The geologic record suggests volcanic activity in what is now North Carolina primarily occurred in two phases of the middle Proterozoic era, between 850 and 500 million years ago, first while the ancient North American and Euro-African plates were moving apart, then while these same plates were colliding. During the first phase, 840 to 800 million years ago, eruptions occurred under the ancient Iapetus Sea and on land. Volcanic ash and lava flows deposited underwater and interbedded with layers of mud and sand are now part of the Ashe Formation stretching from Ashe and Watauga Counties in North Carolina into Franklin County, Va. The first eruptions on land occurred about 820 million years ago on the Piedmont Terrane, along the present North Carolina-Virginia border in the environs of Mount Rogers. These eruptions continued for at least 220 million years and deposited some 3,000 meters of volcanic and sedimentary rock.
The second phase of volcanic activity, beginning around 750 million years ago and lasting more than 300 million years, occurred along an arc of island volcanoes on the Avalon Terrane, a collision zone between the Iapetus Sea and the Theic-Rheic Ocean. Intense folding and metamorphism have destroyed most evidence of these eruptions, but the rocks created are present in the Carolina State Belt stretching southward through the midsection of the state. The eastern boundary of the belt is undetermined as it lies beneath the Coastal Plain, while the western boundary roughly passes near Greensboro, Thomasville, Lexington, Salisbury, Charlotte, and into South Carolina. Remnant volcanic necks and masses of igneous rock are evident in Orange and Chatham Counties, suggesting an early center of volcanic activity near Chapel Hill, dated at around 700 million years old, and near Hillsborough, dated at about 650 million years old.
Volcanic eruptions may have occurred during the middle Eocene epoch, about 47 million years ago, in the northern and western regions of the state, but erosion has removed all cones or other evidence of such activity. Also, volcanic ash deposits (bentonite) in the Castle Hayne Formation in the Coastal Plain are not believed to be native to the region, but possibly deposited by winds from a volcanic center in Virginia or from eruptions forming the island of Bermuda. There are no known active volcanoes in North Carolina today despite some geologic instability on the coast.
Fred Beyer, North Carolina, the Years before Man: A Geologic History (1991).

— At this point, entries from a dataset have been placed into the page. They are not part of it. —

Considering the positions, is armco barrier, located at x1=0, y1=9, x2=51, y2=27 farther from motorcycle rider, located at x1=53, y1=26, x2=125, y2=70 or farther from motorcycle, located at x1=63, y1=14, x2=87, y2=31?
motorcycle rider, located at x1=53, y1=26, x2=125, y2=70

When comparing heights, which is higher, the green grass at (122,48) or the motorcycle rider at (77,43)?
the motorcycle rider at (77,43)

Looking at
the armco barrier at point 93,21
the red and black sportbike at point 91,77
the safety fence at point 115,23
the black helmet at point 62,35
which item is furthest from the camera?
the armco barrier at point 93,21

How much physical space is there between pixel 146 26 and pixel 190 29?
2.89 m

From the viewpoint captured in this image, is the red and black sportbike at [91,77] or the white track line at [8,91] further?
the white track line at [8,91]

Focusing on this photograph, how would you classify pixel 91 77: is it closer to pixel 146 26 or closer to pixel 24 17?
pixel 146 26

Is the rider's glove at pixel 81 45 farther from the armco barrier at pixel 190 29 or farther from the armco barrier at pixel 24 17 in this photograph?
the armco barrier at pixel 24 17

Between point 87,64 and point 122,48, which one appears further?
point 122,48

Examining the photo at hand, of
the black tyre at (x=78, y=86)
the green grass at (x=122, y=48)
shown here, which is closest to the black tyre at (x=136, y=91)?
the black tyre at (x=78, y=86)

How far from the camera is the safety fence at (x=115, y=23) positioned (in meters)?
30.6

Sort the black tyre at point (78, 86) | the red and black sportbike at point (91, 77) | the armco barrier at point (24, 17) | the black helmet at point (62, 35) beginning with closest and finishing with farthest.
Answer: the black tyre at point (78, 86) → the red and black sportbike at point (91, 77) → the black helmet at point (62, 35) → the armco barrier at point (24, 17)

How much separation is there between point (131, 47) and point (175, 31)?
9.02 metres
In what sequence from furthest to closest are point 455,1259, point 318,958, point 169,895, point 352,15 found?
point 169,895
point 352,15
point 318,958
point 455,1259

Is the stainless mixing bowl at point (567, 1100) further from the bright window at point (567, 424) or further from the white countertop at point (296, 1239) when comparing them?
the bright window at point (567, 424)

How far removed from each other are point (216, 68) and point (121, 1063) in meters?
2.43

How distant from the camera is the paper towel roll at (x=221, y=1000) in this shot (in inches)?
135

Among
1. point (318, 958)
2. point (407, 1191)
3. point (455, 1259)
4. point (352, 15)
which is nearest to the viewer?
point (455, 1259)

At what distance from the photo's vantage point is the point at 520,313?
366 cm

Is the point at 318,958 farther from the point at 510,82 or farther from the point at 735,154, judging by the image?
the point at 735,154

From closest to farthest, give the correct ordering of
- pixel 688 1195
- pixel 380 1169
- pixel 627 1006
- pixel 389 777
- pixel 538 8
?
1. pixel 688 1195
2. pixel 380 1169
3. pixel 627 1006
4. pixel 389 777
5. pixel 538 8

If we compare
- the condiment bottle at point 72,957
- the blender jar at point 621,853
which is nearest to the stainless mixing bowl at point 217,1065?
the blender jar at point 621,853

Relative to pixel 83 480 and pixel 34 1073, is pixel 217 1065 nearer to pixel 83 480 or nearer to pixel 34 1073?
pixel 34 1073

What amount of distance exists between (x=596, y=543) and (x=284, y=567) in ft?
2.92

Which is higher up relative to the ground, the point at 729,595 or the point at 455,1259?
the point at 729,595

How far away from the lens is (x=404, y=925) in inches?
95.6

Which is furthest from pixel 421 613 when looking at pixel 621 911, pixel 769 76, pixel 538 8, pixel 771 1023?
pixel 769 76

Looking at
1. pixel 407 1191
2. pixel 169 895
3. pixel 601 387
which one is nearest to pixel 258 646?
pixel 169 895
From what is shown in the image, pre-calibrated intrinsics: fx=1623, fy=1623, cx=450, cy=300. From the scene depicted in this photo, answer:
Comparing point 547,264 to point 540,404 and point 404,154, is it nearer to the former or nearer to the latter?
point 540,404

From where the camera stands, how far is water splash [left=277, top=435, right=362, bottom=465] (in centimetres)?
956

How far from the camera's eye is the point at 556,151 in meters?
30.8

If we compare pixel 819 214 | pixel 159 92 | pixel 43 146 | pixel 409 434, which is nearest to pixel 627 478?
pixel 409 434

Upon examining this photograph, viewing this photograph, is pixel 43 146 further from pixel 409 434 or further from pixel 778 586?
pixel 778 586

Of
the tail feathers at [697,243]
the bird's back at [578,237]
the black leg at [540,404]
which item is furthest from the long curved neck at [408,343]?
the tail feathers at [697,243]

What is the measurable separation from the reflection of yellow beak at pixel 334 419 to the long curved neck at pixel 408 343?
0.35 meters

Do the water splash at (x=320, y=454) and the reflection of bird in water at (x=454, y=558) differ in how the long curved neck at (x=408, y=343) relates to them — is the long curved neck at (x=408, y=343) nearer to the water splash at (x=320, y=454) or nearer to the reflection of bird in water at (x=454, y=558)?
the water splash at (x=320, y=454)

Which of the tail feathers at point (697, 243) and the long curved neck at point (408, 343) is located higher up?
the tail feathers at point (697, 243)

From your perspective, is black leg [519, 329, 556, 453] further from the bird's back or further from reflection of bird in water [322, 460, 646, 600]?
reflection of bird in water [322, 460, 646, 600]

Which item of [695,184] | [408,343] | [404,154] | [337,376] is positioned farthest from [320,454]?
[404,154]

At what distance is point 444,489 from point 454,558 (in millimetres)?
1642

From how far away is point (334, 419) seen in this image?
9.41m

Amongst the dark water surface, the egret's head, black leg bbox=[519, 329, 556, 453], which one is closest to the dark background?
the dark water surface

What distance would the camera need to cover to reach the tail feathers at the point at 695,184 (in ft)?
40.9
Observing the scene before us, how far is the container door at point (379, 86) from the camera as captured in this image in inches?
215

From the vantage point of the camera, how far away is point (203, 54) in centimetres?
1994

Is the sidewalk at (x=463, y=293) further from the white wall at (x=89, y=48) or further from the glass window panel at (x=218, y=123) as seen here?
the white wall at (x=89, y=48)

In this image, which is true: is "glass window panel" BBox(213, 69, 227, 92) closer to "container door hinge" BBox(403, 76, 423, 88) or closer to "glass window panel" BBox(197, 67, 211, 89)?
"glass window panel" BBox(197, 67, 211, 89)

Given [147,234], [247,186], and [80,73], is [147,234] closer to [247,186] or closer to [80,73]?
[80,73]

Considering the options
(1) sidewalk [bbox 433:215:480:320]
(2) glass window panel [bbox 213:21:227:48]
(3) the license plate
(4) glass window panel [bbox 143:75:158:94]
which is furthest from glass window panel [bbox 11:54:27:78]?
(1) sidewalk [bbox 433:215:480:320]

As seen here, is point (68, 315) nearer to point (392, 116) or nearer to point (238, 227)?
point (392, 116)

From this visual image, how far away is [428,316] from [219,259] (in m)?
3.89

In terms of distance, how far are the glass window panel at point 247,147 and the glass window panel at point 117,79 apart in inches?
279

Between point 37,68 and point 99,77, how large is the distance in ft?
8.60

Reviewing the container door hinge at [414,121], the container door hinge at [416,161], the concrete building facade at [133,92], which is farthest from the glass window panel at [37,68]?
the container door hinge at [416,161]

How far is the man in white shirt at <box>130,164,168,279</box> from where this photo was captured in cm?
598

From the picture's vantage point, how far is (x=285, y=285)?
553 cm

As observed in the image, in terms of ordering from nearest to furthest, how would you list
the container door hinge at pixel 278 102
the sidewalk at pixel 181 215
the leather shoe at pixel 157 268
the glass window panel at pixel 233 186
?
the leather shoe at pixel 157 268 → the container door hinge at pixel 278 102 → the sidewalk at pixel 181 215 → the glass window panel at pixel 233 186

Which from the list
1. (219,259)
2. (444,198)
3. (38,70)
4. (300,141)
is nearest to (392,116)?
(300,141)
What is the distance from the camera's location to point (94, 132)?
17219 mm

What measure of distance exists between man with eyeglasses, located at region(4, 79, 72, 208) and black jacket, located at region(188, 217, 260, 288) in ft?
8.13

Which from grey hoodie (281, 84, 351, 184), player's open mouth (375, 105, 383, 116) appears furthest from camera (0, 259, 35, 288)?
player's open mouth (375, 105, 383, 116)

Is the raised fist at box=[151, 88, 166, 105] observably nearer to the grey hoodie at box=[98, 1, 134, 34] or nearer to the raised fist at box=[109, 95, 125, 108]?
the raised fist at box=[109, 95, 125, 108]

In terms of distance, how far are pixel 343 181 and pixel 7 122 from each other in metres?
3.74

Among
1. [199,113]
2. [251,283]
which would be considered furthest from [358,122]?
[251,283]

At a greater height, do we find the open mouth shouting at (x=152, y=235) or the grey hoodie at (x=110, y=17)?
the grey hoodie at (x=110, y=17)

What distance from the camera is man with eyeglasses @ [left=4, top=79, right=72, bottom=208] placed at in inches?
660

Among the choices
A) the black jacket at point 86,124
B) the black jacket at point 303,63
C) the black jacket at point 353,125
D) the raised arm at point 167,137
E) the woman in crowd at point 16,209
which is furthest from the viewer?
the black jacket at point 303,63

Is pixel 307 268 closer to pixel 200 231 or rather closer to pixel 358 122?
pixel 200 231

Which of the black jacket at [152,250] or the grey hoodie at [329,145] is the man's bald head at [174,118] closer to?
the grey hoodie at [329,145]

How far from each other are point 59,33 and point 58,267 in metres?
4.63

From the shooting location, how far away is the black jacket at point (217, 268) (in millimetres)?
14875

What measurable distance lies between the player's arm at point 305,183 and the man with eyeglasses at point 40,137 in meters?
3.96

Mary-Russell Roberson and Kevin G. Stewart, The Geologic Story of the Carolinas: A Field Guide (2006).
Geological Society of American, Bulletin of the Geological Society of America, volume 20.
Ashe formation. Image courtesy of the McKinney Geology Teaching Museum, Appalachian State University. Available from http://mckinneymuseum.appstate.edu/rock-garden/ashe-formation (accessed July 30, 2012).
1 January 2006 | DiNome, William G.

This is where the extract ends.